John Mirabella, owner of off-the-beaten-path Castaway Waterfront Restaurant & Sushi Bar in Marathon, could well be called the "Lionfish King" of the Florida Keys.
Mirabella is recognized throughout the universe of lionfish for spearheading efforts to remove the voracious and wildly invasive non-native species from Keys waters.
The affable natural storyteller is known as a pioneering lionfish hunter and for the ways he cooks it up - "wreckdiver style" (cooked in white wine with lemon, capers, tomatoes, garlic and fresh herbs), served as sushi or in a Benedict dish.
"People want lionfish," Mirabella said. "They're coming to search for it. Some people actually plan their vacations around what they're going to eat."
Castaway's extensive menu typically includes nine species of fish, all fresh off the boat. Mirabella purchased Marathon's oldest restaurant Feb. 16, 2000, when it was a 40-seat screened-in porch.
Today the 150-seat eatery has three seating venues: Tiki-covered, waterside outdoor dining and air-conditioned waterfront dining areas.
Mirabella, who hunts lionfish regularly, has also represented the state of Florida at an international sustainable seafood conference.

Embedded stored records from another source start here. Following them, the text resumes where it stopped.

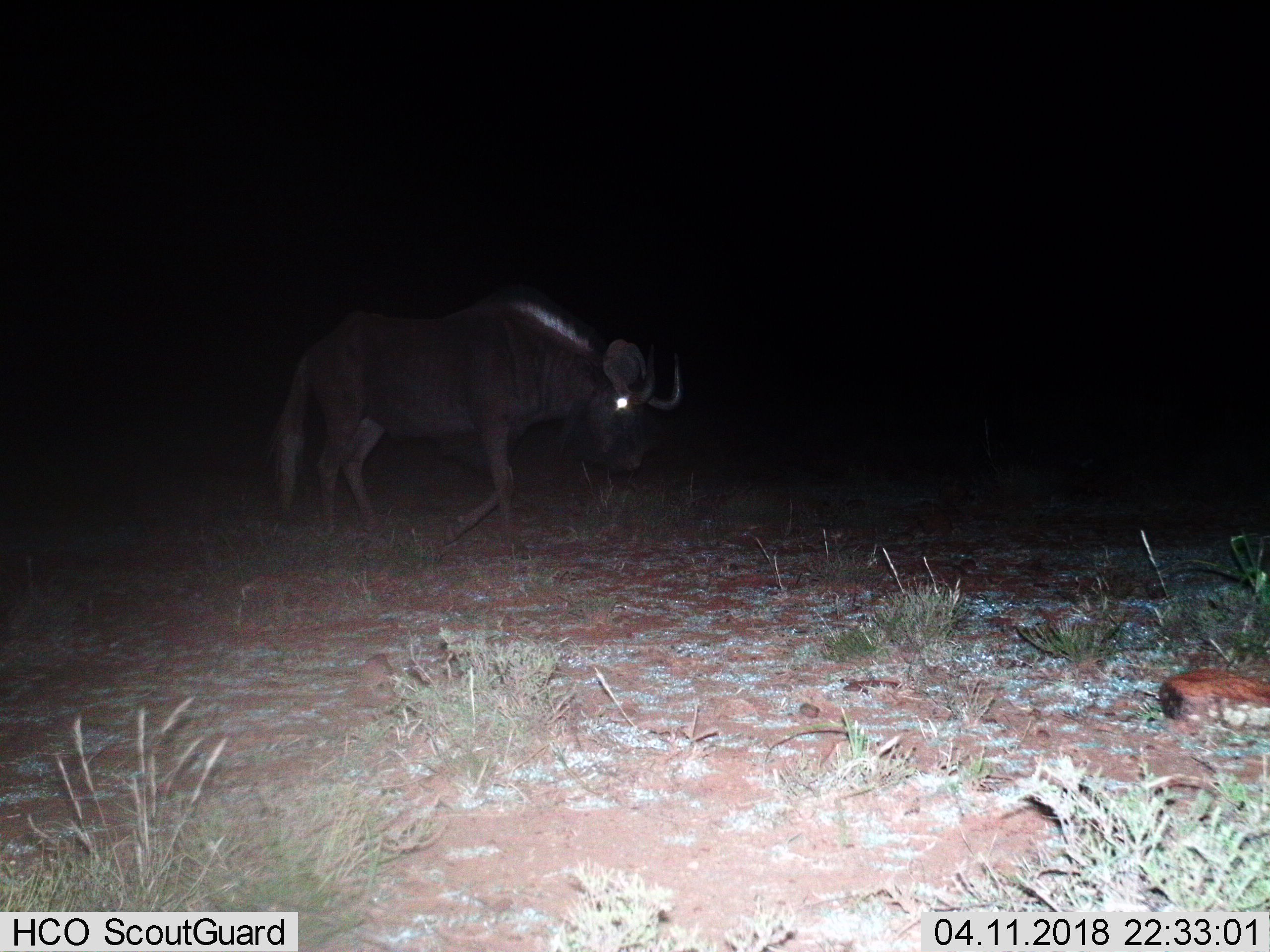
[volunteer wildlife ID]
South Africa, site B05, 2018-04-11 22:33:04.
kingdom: Animalia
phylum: Chordata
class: Mammalia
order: Artiodactyla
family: Bovidae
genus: Connochaetes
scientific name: Connochaetes gnou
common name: black wildebeest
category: wildebeestblack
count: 1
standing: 17%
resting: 0%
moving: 100%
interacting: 0%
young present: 0%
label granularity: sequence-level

In his spare time, the former nuclear operator enjoys traveling throughout the Bahamas and with son Ian to theme parks in central Florida. Mirabella also enjoys time with dog Saylor and friend and dive buddy Adolphus Busch IV, a part-time Marathon resident.

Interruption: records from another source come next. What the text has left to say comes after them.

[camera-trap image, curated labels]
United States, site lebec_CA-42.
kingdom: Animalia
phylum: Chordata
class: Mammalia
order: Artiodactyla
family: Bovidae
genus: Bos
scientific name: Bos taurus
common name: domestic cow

Mirabella works closely with Lionfish Central - a nonprofit committed to evaluation, education and eradication of the invasive Indo-Pacific species from Atlantic Ocean and Caribbean Sea reefs - to source lionfish when he's not in the water catching them. He conducts 150 to 500 dives each year.

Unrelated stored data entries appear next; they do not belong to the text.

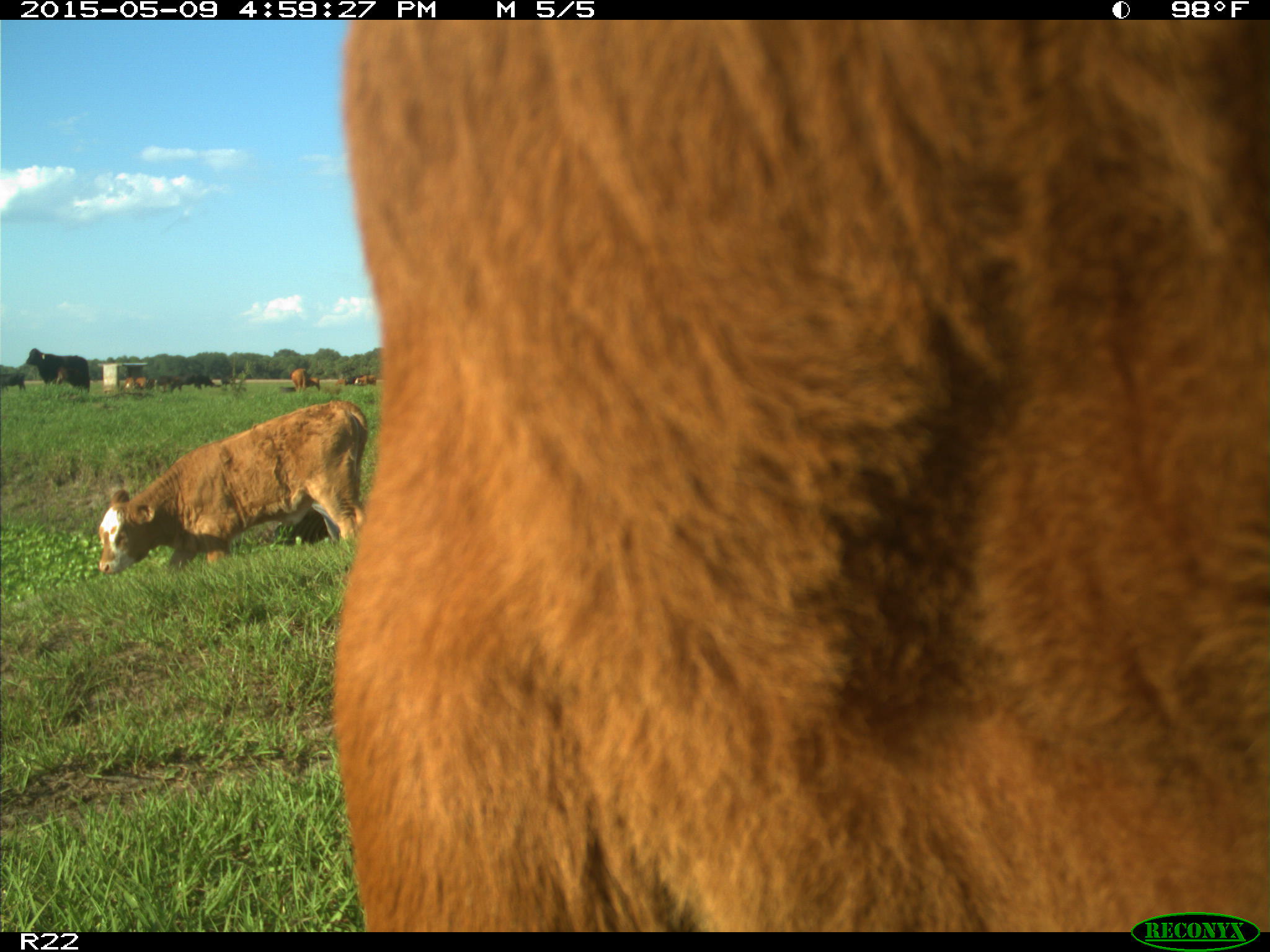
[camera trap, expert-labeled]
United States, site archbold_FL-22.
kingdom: Animalia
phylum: Chordata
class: Mammalia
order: Artiodactyla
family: Bovidae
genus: Bos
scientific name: Bos taurus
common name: domestic cow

In addition, he's now a comic book character, showcased as a "lionfish reef hero" in Lionfish Central's lionfish comic project. Mirabella sells the comic book in the gift shop at Castaway, and a soon-to-be-created lionfish consumption passport is in the works.
Keys Traveler: When did you first come to the Florida Keys and why?
John Mirabella: Nearly 25 years ago. I longed for a life in the islands and away from the city. I wanted to be my own boss. In 1999, I finished a sailing voyage from the Pacific and arrived in the beautiful Florida Keys.
KT: What aspects of the Keys environment or way of life matter most to you?
JM: The idyllic weather and enjoying all the benefits of living on the water. I quickly fell in love with the people. The small-town sense of community is a great place to raise my son.
KT: Who or what inspired you to become passionate about respecting and protecting the Keys' natural world?
JM: My parents, for exposing me to the vastness and diversity of the ocean at a very early age. I was raised on the Florida east coast. The ocean has always played a very significant role in my life.
KT: How does that passion influence your work or profession?
JM: My passion is directly related to my profession. Since I own a sushi-seafood restaurant, the justification to go diving and spearfishing is there on a daily basis. I take great pride in serving a dish that was swimming in the ocean earlier that day.
KT: What are some of the ways, personally or through your work, that you connect with and/or help protect the local environment and unique lifestyle?
JM: I am most comfortable in two places - underwater and in the dining room of the Castaway. When chatting with our guests, the conversation almost always gravitates to seafood and drifts to conservation efforts and sustainability. Informing people is part of the process.
KT: What keeps you energized, challenged and focused on your path?
JM: Now that we are established and the restaurant has the personnel and infrastructure in place to perform, I can concentrate on the finer details and how to support our fragile ecosystem. My single greatest motivation is my 6-year-old son Ian. Everything I do is with him in mind. Conservation efforts supported by the Castaway are done with the next generation in mind.
KT: What do you hope your positive environmental actions will accomplish?
JM: For the next generation to be conscious stewards of our precious ecosystem because once something is lost, it is impossible to bring it back. We need to act NOW to affect positive change.
KT: What message do you want your actions and example to communicate to people you encounter?
JM: The simplest action (or inaction) can have a very significant impact on the environment.
KT: What's your favorite natural or eco-friendly activity in the Keys?
JM: Swimming along the bottom of the ocean converting deleterious non-native lionfish into tasty meals.